I think special mention needs to go to the strong character design here. From the two mystery visitors to the London pub, to the collection of characters at the embassy in Instanbul, all are drawn with an individual touch that suggests Pulido does not draw all his people from a limited set of templates.
WHAT DOESN’T WORK?
There’s very little that doesn’t work here. You could say it was over too soon and that’s its biggest flaw!
OK, there’s one thing. The story holds your hand a little too much. A flashback reveals all we need to know about Colin and feels superfluous and editorially mandated. Maybe Parker could have left us to fill in the pieces ourselves over subsequent issues, learning from what our characters say in modern times.
There are stabbings and bursts of violence but it rarely rises above a very cartoon feel. In another artist's hands, it might be sickening, but here the killings feel almost quaint and bloodless. That said, there is fighting with blades and even an angle grinder.
The guest covers, by David Nakayama, Caspar Wijngaard, Damion Scott and Ibrahim Moustafa feel like they are from another book entirely, great as they are. Only the Javier Pulido cover, naturally, reflects the tone of the interiors.
WHY SHOULD I READ IT?
Javier Pulido is turning out something that looks like nothing else on the stands. The energy and brio on these pages is remarkable, and the story moves at such a clip that there is no time to be bored.
The retro texture, added to the striking colours and art, makes the book feel like something from another age – something fondly remembered recently discovered by a modern audience. But Parker is also bringing modern elements into play on top of that. News reports and references to real events remind the reader that this is a contemporary work, even when it leans into psychedelia and old British spies who look like they should be hanging out in East End pubs with Michael Caine.
What Pulido is trying to do is play with the language of comics and that gives us some experimentation that I really hope is carried on into subsequent issues. And it's a new look at a popular character that might bring in new readers as well as entice old readers to return. And hopefully, Parker will continue to bring us new spins on existing spy tropes while balancing it with a fast-paced story that continues to bring us fun, new characters.
WHAT DO I READ NEXT?
If you like the writing:
Mysterius the Unfathomable (2010) by Jeff Parker & Tom Fowler
James Bond 007 comics by various
Queen and Country (2002) by Gregg Rucka & various
If you like the art:
The Bulletproof Coffin (2011) by David Hine and Shaky Kane
The Adventures of Tintin: Flight 714 (1968) by Hergé
Private Eye Deluxe Edition (2015) by Brian K Vaughn & Marcos Martin
ABOUT THE CREATORS
Jeff Parker – Writer
First writing job was Solitaire, published by Malibu Comics.

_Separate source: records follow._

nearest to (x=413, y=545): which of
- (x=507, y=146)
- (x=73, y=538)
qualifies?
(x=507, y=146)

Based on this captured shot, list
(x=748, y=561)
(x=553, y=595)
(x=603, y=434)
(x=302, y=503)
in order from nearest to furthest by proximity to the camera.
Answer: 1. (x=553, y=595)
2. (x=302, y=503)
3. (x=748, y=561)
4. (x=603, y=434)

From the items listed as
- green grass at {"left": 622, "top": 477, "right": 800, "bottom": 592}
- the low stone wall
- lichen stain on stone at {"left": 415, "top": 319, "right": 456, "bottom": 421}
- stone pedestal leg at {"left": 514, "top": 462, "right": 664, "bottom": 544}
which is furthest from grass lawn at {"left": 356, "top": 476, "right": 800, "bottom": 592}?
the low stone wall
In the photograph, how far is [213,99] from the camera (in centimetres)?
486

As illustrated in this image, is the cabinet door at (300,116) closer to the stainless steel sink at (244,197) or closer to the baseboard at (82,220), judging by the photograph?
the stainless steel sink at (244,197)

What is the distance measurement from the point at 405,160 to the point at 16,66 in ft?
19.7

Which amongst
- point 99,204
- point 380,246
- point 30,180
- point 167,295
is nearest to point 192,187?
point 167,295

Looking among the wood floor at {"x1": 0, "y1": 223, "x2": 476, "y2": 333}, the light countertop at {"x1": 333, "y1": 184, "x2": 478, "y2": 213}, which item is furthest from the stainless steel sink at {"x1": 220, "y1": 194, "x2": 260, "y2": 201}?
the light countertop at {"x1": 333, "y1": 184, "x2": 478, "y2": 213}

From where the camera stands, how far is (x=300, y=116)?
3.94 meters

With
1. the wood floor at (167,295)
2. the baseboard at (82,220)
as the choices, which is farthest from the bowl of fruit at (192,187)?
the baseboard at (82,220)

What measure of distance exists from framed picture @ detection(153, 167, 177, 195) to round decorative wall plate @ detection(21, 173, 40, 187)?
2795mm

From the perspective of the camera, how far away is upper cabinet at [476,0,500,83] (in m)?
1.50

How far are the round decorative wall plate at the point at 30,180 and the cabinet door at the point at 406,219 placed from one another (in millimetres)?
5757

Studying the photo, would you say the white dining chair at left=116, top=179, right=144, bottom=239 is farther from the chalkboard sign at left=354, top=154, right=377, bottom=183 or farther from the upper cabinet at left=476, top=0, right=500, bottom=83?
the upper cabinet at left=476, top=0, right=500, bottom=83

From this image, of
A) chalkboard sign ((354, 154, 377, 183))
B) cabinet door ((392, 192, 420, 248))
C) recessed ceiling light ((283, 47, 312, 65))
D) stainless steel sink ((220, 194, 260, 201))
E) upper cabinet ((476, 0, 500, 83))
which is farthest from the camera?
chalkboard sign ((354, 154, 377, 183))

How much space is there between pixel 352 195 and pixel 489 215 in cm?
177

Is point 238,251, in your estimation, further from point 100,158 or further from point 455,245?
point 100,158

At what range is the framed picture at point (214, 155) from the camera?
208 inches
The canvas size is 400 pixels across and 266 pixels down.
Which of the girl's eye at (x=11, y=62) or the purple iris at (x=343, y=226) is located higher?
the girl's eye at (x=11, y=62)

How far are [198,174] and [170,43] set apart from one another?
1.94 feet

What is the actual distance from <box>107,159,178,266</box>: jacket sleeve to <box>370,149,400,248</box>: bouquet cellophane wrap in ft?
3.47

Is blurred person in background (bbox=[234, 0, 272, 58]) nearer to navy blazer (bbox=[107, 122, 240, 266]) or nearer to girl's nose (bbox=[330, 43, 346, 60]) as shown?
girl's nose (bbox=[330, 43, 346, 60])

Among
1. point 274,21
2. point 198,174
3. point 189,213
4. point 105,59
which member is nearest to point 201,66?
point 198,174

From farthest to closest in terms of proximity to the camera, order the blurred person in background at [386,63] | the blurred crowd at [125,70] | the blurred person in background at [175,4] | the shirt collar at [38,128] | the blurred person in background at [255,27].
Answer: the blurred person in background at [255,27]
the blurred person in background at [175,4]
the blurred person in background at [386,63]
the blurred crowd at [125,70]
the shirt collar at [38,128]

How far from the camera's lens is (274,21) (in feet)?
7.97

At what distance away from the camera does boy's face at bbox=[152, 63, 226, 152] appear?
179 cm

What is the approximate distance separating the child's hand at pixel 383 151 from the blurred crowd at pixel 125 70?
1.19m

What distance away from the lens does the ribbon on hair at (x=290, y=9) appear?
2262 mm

Before writing was a commercial artist and Storyboarded TV shows such as The Big Guy and Rusty the Boy Robot
Was caretaker of Future Quest, an event series featuring the classic action heroes of Hanna-Barbera.
Javier Pulido – Artist
Studied at the University of Fine Arts, Barcelona.
First published work was Spanish title Mentat in 1996.
Dave Sharpe – Letterer
Studied at the Joe Kubert School before graduating and then started work in 1991 for Personality Press on the title Madonna.
After that, Dave became a letterer for Marvel Comics and eventually ran the in-house lettering department.